### [Study text]
= = = = =

Cornstarch verifies if the pipeline template is for the given unimodal model by checking its name and modules_per_stage. It will raise an exception if a pipeline template for different model is given.

Warning

Currently Cornstarch pipeline parallelism does not support synchronizing tied word embeddings.

Data Parallelism

Data Parallelism is not explictly specified by some arguments. Instead, Cornstarch automatically infers how many data parallel replicas are needed by computing the number of ranks in a parallel multimodal LLM and divide the world size by it.

An example of parallelization
vision_encoder_plugin = ModalParallelPlugin(
    tp_size=2, sp_size=1,
    pipeline_template= # a pipeline template with 1 stage
)
audio_encoder_plugin = ModalParallelPlugin(
    tp_size=1, sp_size=1,
    pipeline_template= # a pipeline template with 1 stage
)

= = = = =

### [Things to do]
1: Answer these questions from the Cornstarch excerpt:
(a) Which two things does Cornstarch check to confirm that a pipeline template belongs to the given unimodal model?
(b) According to the warning, what does Cornstarch pipeline parallelism not support?
(c) How does Cornstarch figure out how many data parallel replicas are needed?
2: Rewrite the paragraph of the Cornstarch excerpt that begins "Data Parallelism is not" in a shorter form, keeping its main facts.
3: Extend the Cornstarch excerpt, picking up right after its last line.
The rows come from a different source than the Cornstarch excerpt.

Dataset rows
= = = = =

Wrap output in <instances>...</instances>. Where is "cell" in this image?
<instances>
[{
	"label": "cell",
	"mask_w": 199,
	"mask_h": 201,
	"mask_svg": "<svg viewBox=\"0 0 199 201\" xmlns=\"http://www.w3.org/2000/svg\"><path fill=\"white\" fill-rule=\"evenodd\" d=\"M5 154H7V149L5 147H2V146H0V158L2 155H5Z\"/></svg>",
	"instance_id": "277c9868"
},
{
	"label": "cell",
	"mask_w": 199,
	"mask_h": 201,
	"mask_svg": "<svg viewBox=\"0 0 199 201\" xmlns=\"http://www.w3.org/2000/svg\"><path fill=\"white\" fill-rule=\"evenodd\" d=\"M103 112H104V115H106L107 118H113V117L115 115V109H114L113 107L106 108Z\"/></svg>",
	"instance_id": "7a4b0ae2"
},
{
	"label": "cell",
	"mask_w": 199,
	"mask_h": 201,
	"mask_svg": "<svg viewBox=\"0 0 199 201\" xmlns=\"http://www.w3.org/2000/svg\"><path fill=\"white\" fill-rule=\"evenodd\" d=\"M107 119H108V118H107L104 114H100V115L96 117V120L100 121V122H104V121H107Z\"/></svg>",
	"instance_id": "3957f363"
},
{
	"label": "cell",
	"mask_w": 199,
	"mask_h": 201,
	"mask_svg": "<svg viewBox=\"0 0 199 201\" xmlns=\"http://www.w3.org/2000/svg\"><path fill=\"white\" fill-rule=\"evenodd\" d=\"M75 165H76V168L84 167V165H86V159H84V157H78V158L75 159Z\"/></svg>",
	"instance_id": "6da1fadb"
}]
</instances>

= = = = =

### [Answers by task]
1:
(a) Its name and modules_per_stage.
(b) Synchronizing tied word embeddings.
(c) It computes the number of ranks in a parallel multimodal LLM and divides the world size by that number.

2: Data parallelism isn't set through arguments. Cornstarch infers the number of data parallel replicas by counting the ranks in a parallel multimodal LLM and dividing the world size by that count.

3:
language_model_plugin = ModalParallelPlugin(
    tp_size=4, sp_size=2,
    pipeline_template= # a pipeline template with 3 stages
)

mllm_plugin = MultimodalParallelPlugin(
    encoder_plugins={
        "vision": vision_encoder_plugin,
        "audio": audio_encoder_plugin,
    },
    language_model_plugin=language_model_plugin,
    ...
)
The number of total ranks in the example above is 27 (2*1*1 + 1*1*1 + 4*2*3). If 54 GPUs join the training, there will be 2 data parallel replicas.

Note

Cornstarch does not optimize rank assignment and leaves it to user responsibility. The example above assigns 3 GPUs to the encoders and 8 GPUs to the LLM; if each node has 8 GPUs, cross-node GPUs may be assigned to the LLM (5 GPUs from one node, and 3 GPUs from another one).

Modality Parallelism

Cornstarch executes multiple modality encoders in parallel, as there is no dependency between them. By using cornstarch.plugin.multimodal_parallel_plugin.MultimodalParallelPlugin, modality encoders will be assigned to different devices and executed separately.

If you do not want to parallelize them, consider using cornstarch.plugin.encoders_colocated_plugin.EncodersColocatedPlugin, which colocates multiple modality encoders into the same GPUs and execute them sequentially.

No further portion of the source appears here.